Passiflora is native to the continent of South America, and the name actually comes from descriptions sent back from South America to Spain by Spanish priests during the seventeenth century. The plant was described as “The Flower With The Five Wounds”, which symbolically linked it to the crucifixion of Christ. In their descriptions, the priests likened the five petals and five sepals to the disciples, the corona filaments to the crown of thorns, and the five stamen with anthers to the five sacred wounds.

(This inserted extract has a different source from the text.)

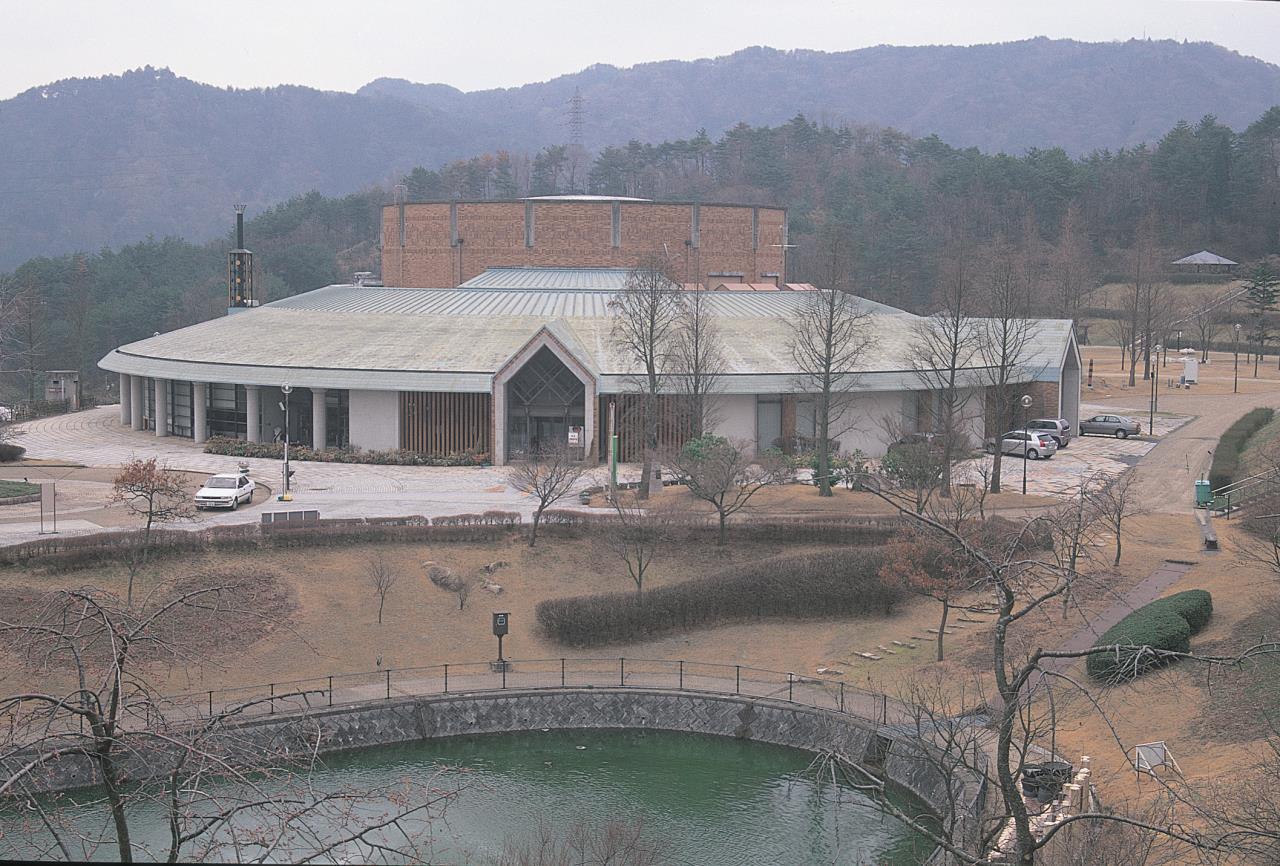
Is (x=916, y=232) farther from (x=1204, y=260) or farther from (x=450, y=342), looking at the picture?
(x=450, y=342)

Passiflora has been grown as a semi-domesticated fruit crop by the Aztecs, Incas & other South American peoples for thousands of years. Passiflora were widely introduced to Europe from South America in the eighteenth century, and can now be found in many parts of the world including Africa, Asia, Australia & North America.
There are numerous species of Passiflora that do well in the Bay Area; all are vigorous growers and require regular pruning to keep them under control. Passiflora don’t require much summer water once established. They are somewhat deer resistant, and extremely attractive to hummingbirds and butterflies.

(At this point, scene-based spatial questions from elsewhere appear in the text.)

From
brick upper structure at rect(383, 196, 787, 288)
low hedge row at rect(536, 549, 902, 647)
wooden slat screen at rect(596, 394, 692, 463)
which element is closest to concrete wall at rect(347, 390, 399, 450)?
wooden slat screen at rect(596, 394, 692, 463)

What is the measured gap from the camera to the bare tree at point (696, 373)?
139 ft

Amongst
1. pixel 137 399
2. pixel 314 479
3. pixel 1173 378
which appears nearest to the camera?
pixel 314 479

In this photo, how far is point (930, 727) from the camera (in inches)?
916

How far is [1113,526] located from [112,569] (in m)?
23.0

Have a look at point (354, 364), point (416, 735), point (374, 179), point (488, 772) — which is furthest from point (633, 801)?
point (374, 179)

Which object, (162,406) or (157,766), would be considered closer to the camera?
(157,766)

Passiflora sanguinolenta is a smaller passion vine, yet capable of covering a fair amount of fence. This cultivar has 1.5 inch pink blossoms, and is native to the mountains of Equador. It is hardy with temperatures into the mid-twenties, which will allow Passiflora sanguinolenta to flourish where many other Passion vines fail. Passiflora sanguinolenta blooms from spring through fall.
Passiflora ‘Coral Seas’: This brightly flowered beauty will bloom as long as it stays warm. Like all passion vines Passiflora Coral Sea is visited by the gulf fritillary butterflies and gulped by their progeny. This feasting rarely exceeds the growth rate of a happy plant, and the butterflies are one of the main attractions
Passiflora Incense is as ornate as it is hardy. The Incense Passion Flower is root hardy to zone 6. Like most of the passion vines, Passiflora Incense blooms and grows rapidly through the warmer months often leaping into adjacent plants. Cold weather or the Gulf Fritillary caterpillars help to keep it in bounds. Passiflora Incense has fragrant flowers. It is a hybrid of Passiflora incarnata and Passiflora cinnicata.
Passiflora caerulea: Passiflora caerulea varieties are about the hardiest around. Constance Elliot is more than reliable in our area. If you want to have a Butterfly Garden, the butterflies make this Passion Vine worth its space all by themselves.